— EXERCISE REQUIREMENTS —
Pull out every line in the items below that contains the string "sigmoid". Case counts.

— GIVEN INFORMATION —
════════════════════

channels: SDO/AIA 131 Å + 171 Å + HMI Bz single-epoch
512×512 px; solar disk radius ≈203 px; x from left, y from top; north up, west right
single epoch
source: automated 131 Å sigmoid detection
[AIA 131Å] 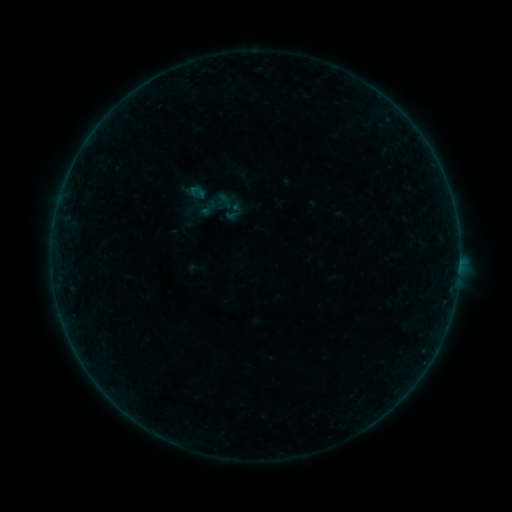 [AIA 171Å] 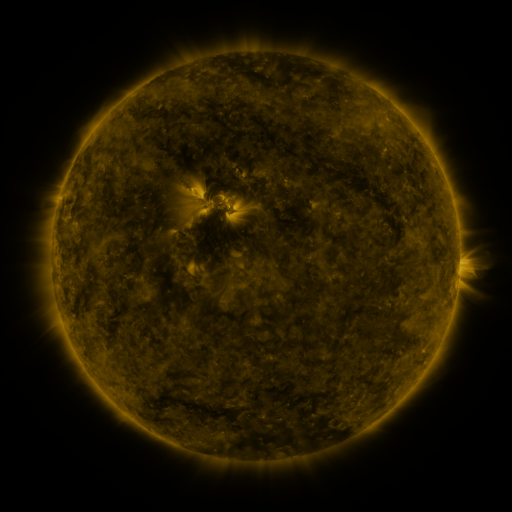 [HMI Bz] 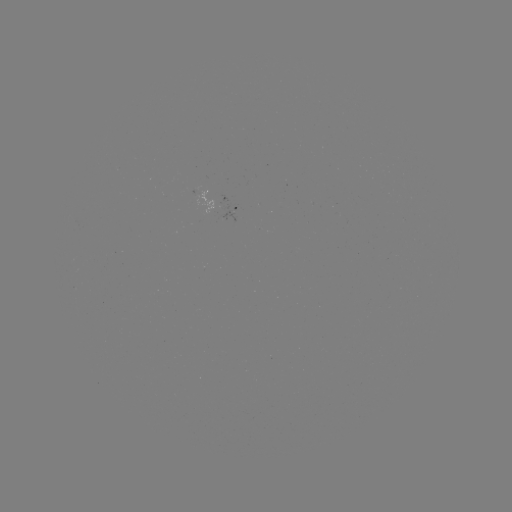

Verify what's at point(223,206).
sigmoid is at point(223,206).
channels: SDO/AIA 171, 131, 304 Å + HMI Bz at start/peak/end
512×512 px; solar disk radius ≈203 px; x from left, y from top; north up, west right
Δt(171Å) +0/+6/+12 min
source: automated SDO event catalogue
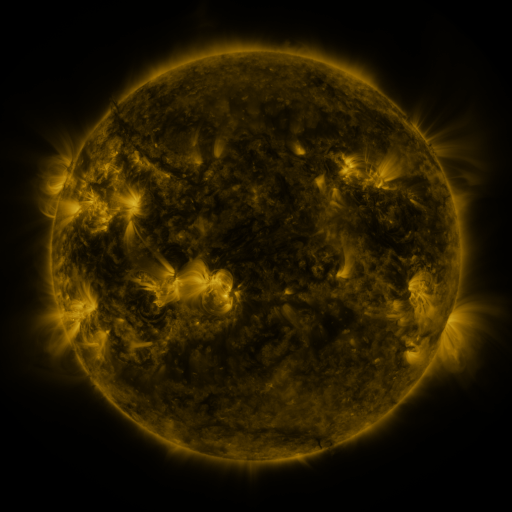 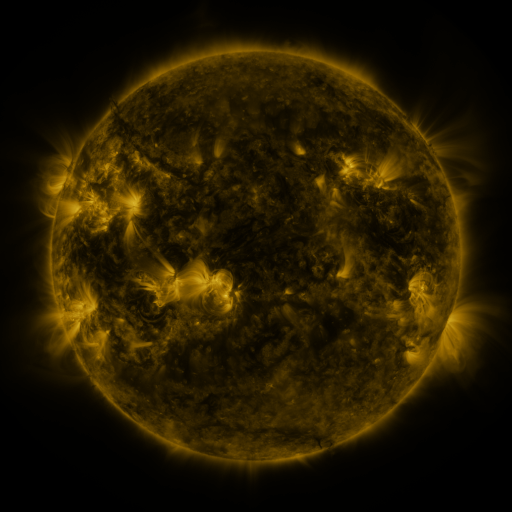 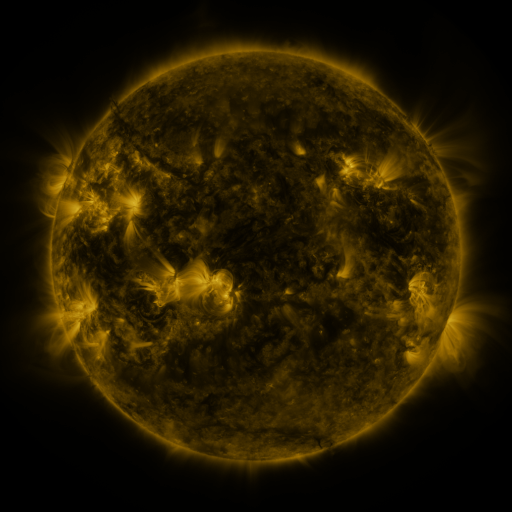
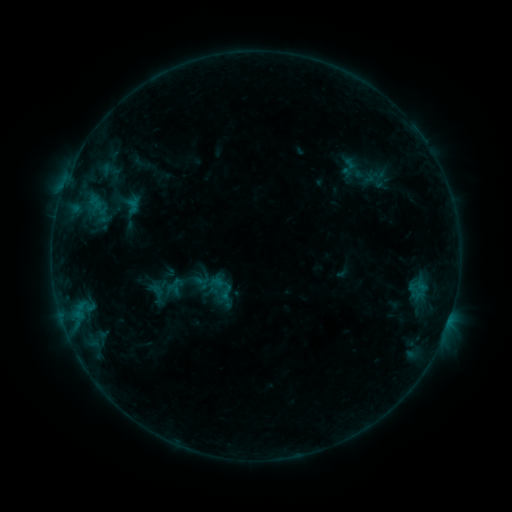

════════════════════

— CORRECT RESPONSE —
source: automated 131 Å sigmoid detection
sigmoid is at point(223,206).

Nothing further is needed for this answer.